Darezhan Omirbayev est invité, grâce à L'Etudiant, pour la seconde fois au festival de Cannes, son film ayant été sélectionné dans la catégorie Un Certain Regard. Il avait déjà été repéré dans cette catégorie en 2001 pour son long-métrage La Route et en avait gagné le prix en 1998 pour Tueur à gages.
Darezhan Omirbayev est originaire d'une région éloignée de la capitale kazakh Almaty et n'a su que tardivement parler le russe (sa langue natale étant le Kazakh). De même, lorsqu'il est arrivé pour présenter ses films à l'étranger, il ne parlait aucune autre langue que celles de son pays. Son personnage principal dans L'Etudiant connaît une solitude parallèle à celle du réalisateur, mais c'est, chez lui, la culpabilité qui l'empêche d'en sortir. Le cinéaste reconnait par ailleurs que ce sentiment lui permit de devenir quelqu'un de très observateur et que ce sont ces observations continuelles qui lui donnèrent envie de réaliser des films "où tout serait montré au travers d'un regard".
Le réalisateur avoue être venu à Cannes à la demande de sa fille. Il n'était jamais auparavant sorti du Kazhakstan selon ses dires. Pourtant, dans une autre interview, il parle du souci de communication qu'il a pu avoir lorsqu'il présentait son premier film, Kairat, dans les festivals étrangers. L'énigme reste entière.
Lors d'une interview au festival de Cannes, le cinéaste s'est dit plus intéressé par la mise en scène que par les personnages de son film, d'où un choix de comédiens non professionnels pour la plupart. Il joue plus de la construction du cadre et du style de l'image que du jeu des acteurs et ne répète avec ceux-ci que sur le moment de tourner la scène.
Le film s'inspire d'un roman de Dostoïevski datant de l'époque où le capitalisme commençait à s'installer dans l'ancienne Russie. Or, selon le cinéaste, une seconde vague de capitalisme est actuellement en train de submerger le Kazakhstan.
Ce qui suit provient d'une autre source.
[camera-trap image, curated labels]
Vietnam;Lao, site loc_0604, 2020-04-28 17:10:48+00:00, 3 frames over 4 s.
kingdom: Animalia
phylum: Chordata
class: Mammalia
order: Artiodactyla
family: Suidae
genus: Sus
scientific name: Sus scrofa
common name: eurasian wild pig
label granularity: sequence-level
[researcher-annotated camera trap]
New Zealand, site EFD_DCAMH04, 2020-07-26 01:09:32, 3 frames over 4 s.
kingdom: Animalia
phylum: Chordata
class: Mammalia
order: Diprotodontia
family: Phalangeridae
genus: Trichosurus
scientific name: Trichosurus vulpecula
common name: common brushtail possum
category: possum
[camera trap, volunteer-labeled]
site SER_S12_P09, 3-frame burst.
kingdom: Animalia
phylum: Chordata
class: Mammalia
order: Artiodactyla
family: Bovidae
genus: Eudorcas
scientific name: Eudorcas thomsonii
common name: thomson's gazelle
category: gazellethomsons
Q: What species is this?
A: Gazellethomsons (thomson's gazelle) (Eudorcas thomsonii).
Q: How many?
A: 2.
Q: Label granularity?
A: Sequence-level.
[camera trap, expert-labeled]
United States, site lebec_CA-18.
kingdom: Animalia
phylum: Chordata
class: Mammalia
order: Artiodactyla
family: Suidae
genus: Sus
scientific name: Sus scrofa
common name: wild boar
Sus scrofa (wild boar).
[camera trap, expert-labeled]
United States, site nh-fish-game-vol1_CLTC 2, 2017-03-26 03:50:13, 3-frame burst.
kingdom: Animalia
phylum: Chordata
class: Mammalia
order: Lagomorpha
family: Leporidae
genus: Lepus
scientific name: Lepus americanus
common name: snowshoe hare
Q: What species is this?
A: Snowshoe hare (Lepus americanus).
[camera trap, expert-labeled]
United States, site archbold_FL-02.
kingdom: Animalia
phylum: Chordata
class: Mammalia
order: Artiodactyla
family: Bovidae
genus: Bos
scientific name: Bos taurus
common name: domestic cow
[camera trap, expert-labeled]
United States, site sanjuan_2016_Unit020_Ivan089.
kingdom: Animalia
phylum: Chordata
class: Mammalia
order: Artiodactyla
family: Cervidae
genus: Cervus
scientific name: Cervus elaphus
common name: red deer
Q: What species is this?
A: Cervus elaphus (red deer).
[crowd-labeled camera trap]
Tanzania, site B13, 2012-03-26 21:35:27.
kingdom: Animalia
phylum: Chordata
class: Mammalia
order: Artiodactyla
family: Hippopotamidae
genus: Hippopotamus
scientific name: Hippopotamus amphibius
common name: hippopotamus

Comme l'écrivain, le réalisateur croit en la bonté profonde de l'homme, parfois dissimulé ou enfouie mais toujours présente, comme chez son protagoniste l'étudiant.
Chouga, son précédent film, est aussi tiré d'un roman russe, mais de Tolstoï cette fois-ci. Il s'agit de la célèbre "Anna Karenine", portée à la l'écran la même année que L'Etudiant par Joe Wright. Darezhan Omirbayev dit avoir été particulièrement sensible à la rencontre entre Anna et Vronsky dans l'oeuvre. De même, dans son adaptation de "Crimes et châtiments", la scène qui l'a décidé de porter son histoire à l'écran fut celle du meurtre, la plus riche du point de vue du langage cinématographique selon le cinéaste.
Outre la profession de cinéaste, Darezhan expose ses travaux photographiques et ne cesse de s'instruire dans ce domaine ainsi que dans celui de la peinture.
Darezhan Omirbayev dit beaucoup s'inspirer du cinéma de Robert Bresson à qui il emprunte son amour du cadre et du sous-entendu. Comme le metteur en scène d'Un condamné à mort s'est échappé, le réalisateur de L'Etudiant revient beaucoup sur des détails du corps humain et insiste peu sur la figure et les émotions qu'elle suscite. De plus, le thème de l'argent se retrouve tout aussi bien dans le film éponyme de Bresson que dans le film d'Omirbayev. Ce dernier fait également un clin d'oeil à Au hasard Balthazar du réalisateur français, via le meurtre d’un vieil âne épuisé, qui remplace le cheval orignal du roman de Dostoïevski.
"Nurlan Baitasov, qui interprète le rôle principal. C’est mon étudiant. Il veut réaliser des films documentaires. Je l’ai choisi parce que lorsque j’ai présenté un film indonésien, tous les étudiants sont sortis de la salle. Lui seul est resté jusqu’à la fin. Il était le seul à avoir de l’intérêt pour une autre culture". Le premier rôle du film n'est pas tout à fait extérieur au milieu du cinéma. Ultime paradoxe, cependant, l'acteur se destine à un cinéma où justement les comédiens n'ont pas lieu d'être, le film documentaire. Mais c'est également pour cette ouverture d'esprit et cette curiosité qu'il fut choisi par le cinéaste.
Le film d'Omirbayev s'ouvre sur les yeux de l'étudiant et se clôt sur le regard d’une petite fille. "Comme une ouverture vers un devenir", selon le réalisateur. Tout est joué au niveau du regard.